Seat Belt Law









New York State passed the first seat belt law in the US in 1984 under the leadership of John D. States, an orthopedic surgeon who dedicated his career to improving automotive safety.

In the USA, seat belt legislation varies by state. Depending on which state you are in, not wearing a seat belt in the front seat is either a primary offense or a secondary offense, with the exception of New Hampshire, which does not have a law requiring people over age 18 to wear a seat belt.

A primary offense means that a police officer can pull you over for the seat belt law violation alone, and secondary offense that you can be punished for a seat belt law violation only if you are already pulled over for another reason.

In the front seat, the driver and each passenger must wear a seat belt, one person per belt. Though in states such as New York, New Hampshire, Michigan, etc. , seat belts in the rear seats are not mandatory for people over the age of 18, though it is extremely advised.
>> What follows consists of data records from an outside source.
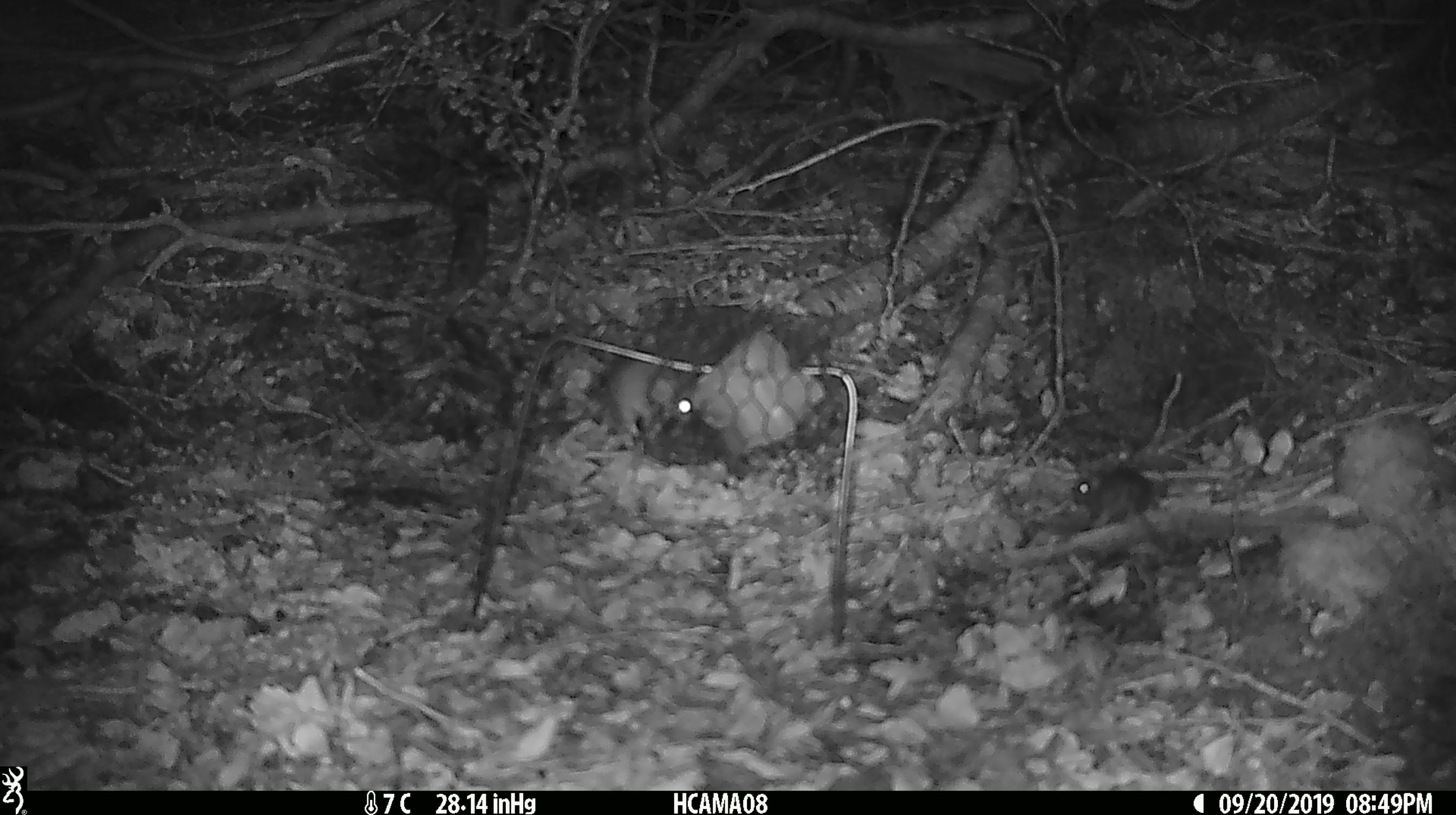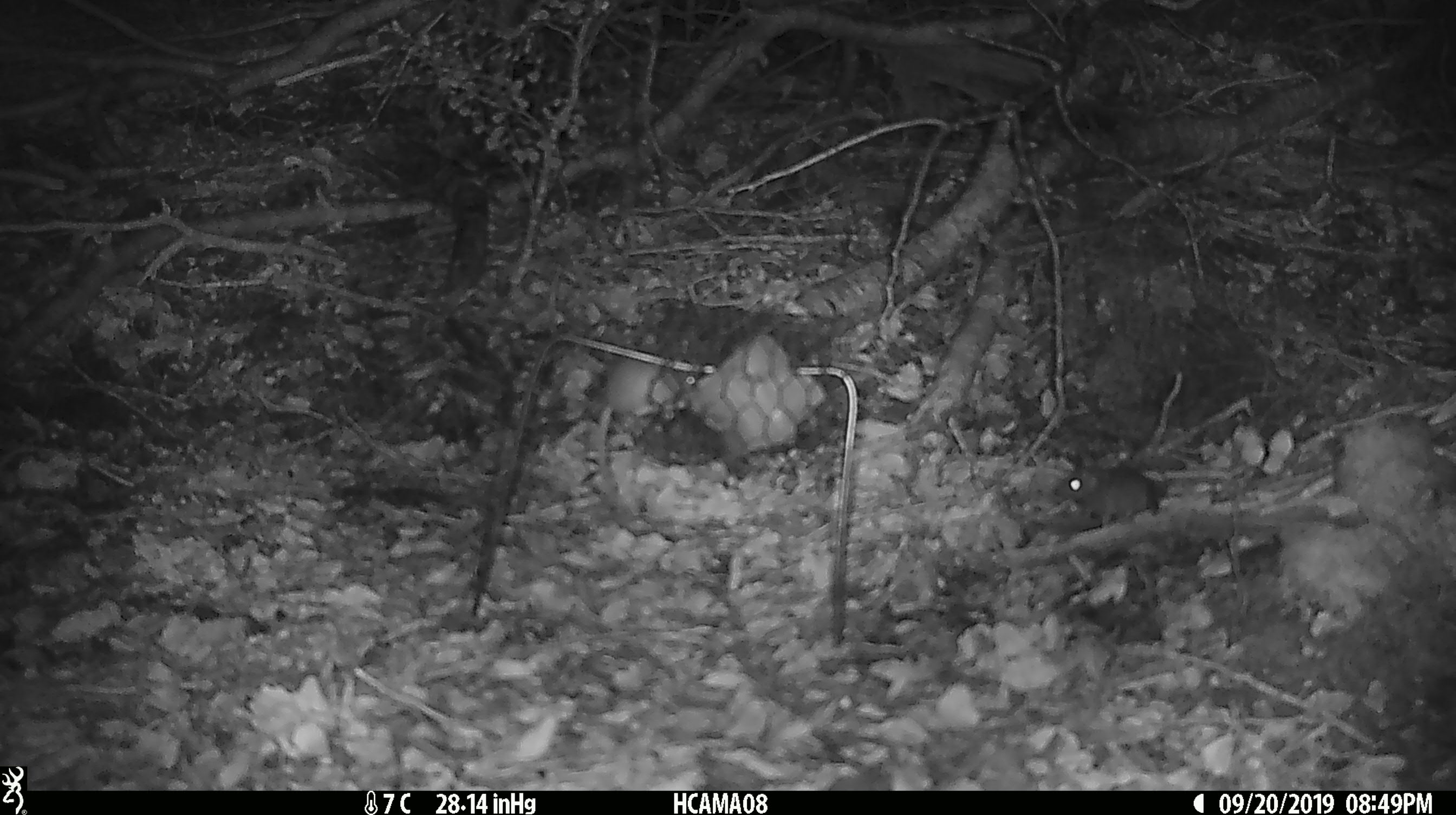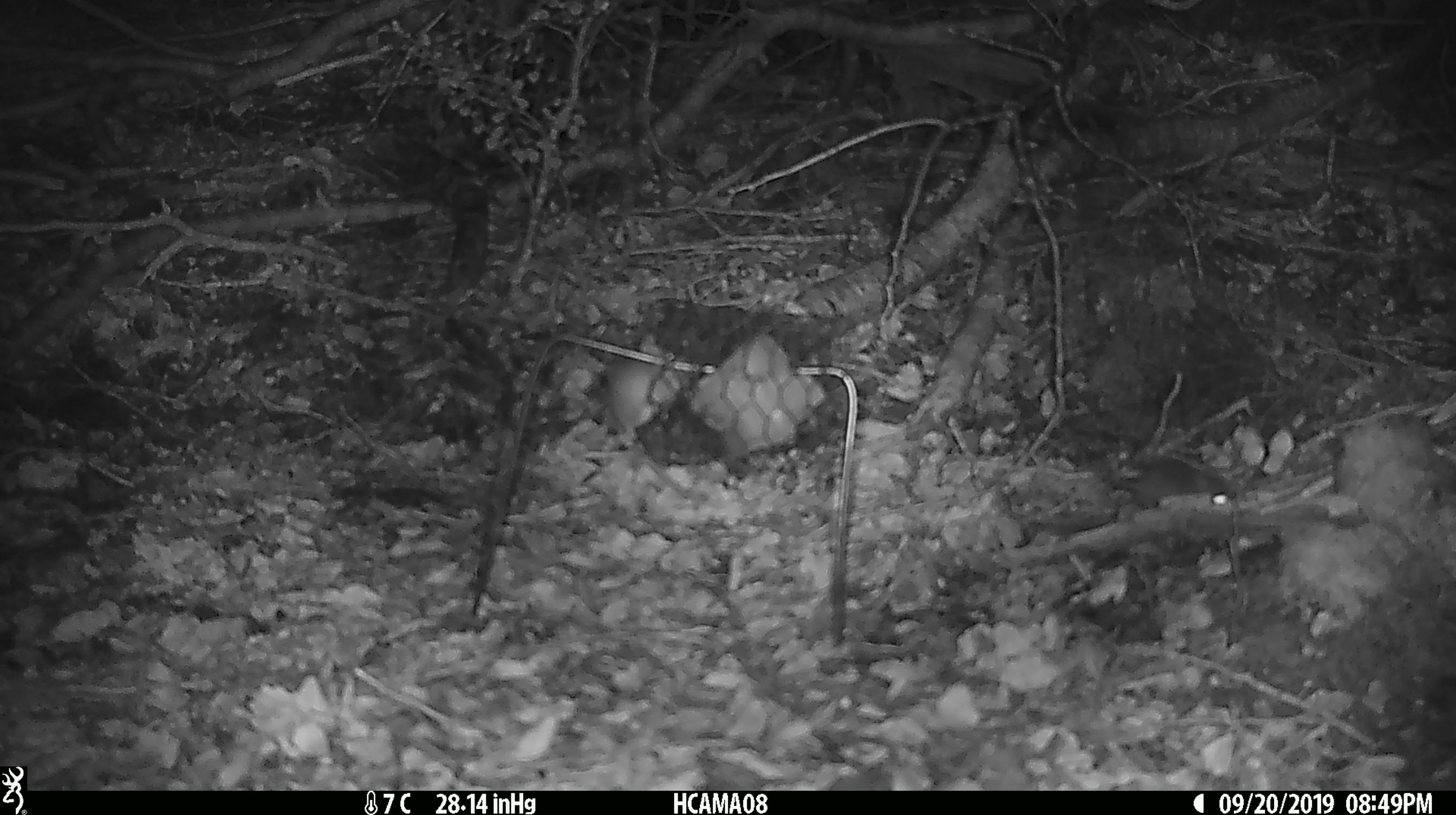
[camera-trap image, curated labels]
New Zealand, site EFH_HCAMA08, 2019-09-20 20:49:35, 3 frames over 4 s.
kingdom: Animalia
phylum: Chordata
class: Mammalia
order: Rodentia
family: Muridae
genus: Mus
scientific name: Mus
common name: mouse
Mouse (Mus).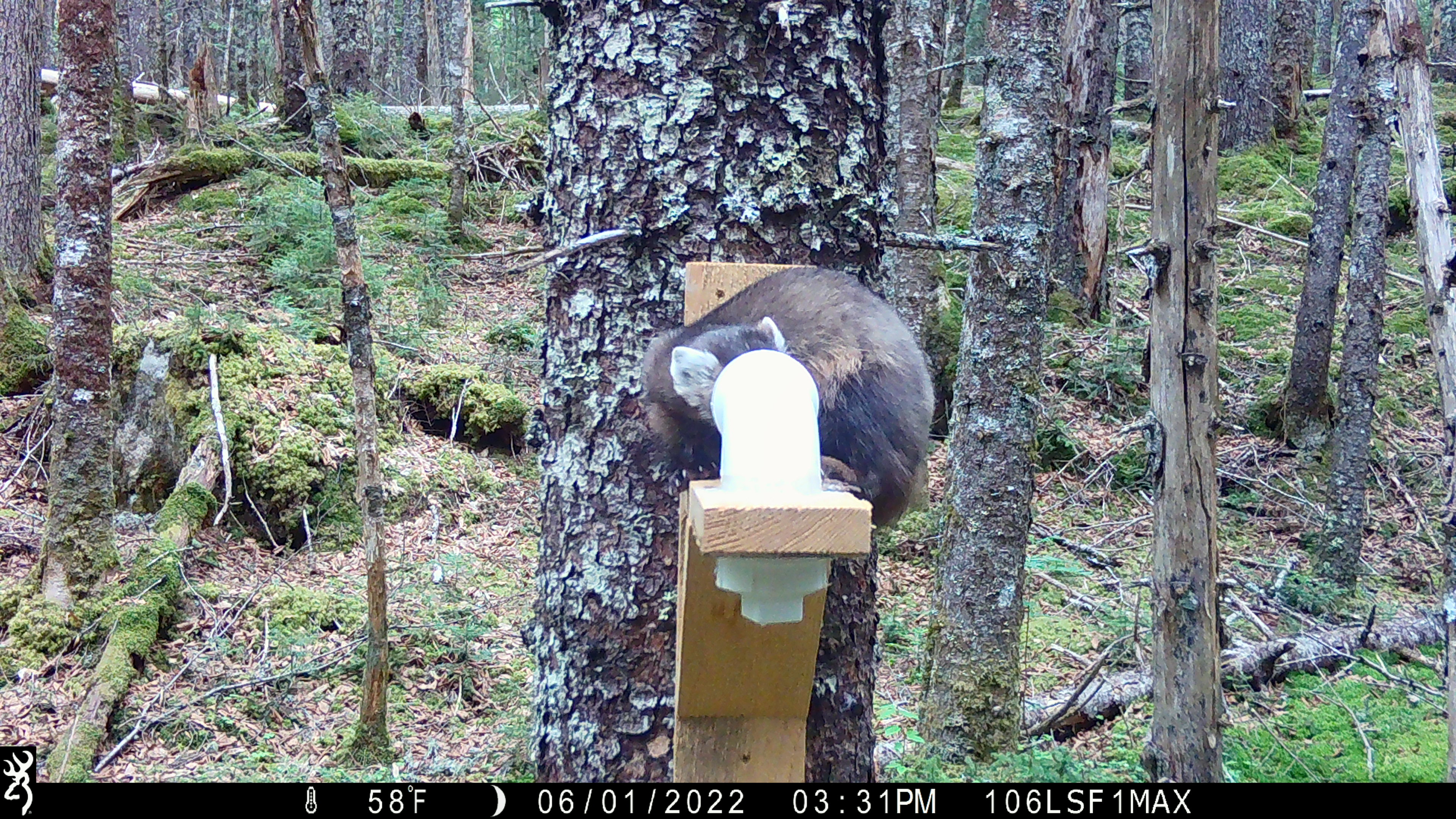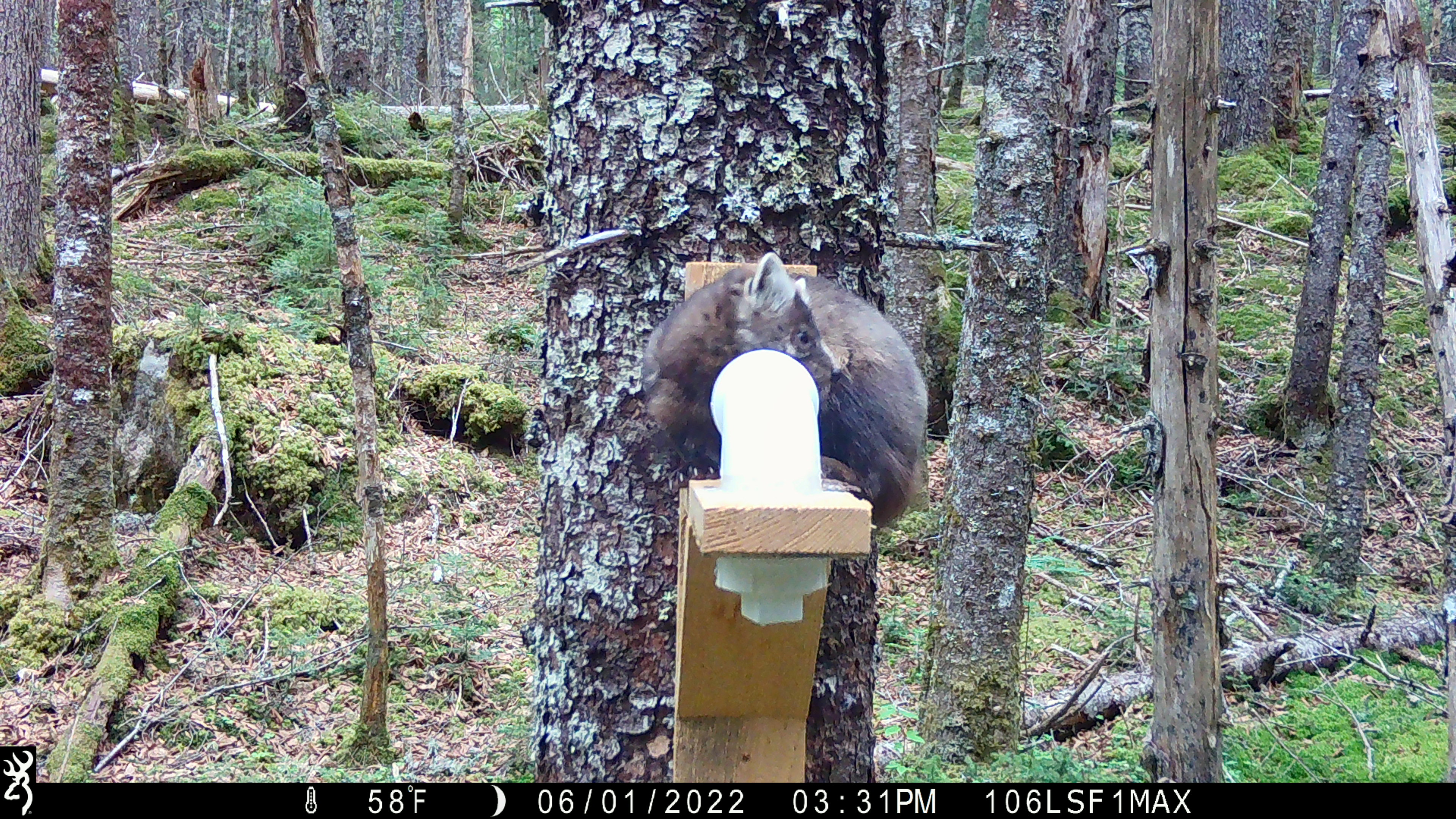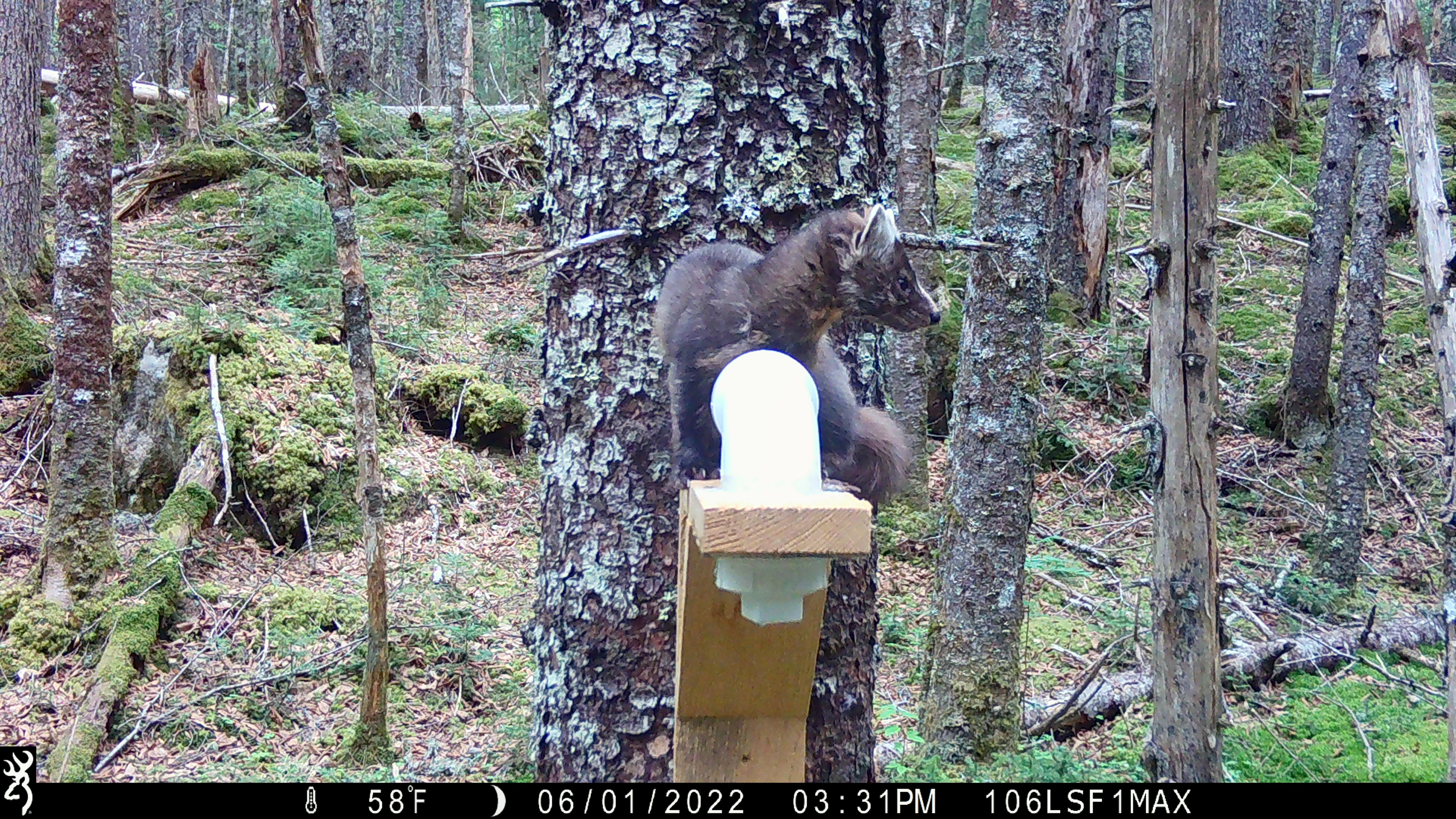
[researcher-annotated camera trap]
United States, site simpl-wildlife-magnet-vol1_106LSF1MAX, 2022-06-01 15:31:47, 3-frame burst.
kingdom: Animalia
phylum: Chordata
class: Mammalia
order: Carnivora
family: Mustelidae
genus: Martes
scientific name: Martes americana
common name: american marten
The driver and front-seat passengers aged 16 or older can be fined up to $50 each for failure to buckle up.

By January 2007 25 states and the District of Columbia had primary seat belt laws, 24 secondary seat belt laws, and New Hampshire had no laws. Georgia presently exempts pickup trucks from its seat belt law.

Each state may modify its law periodically, please check your local authority for the current status.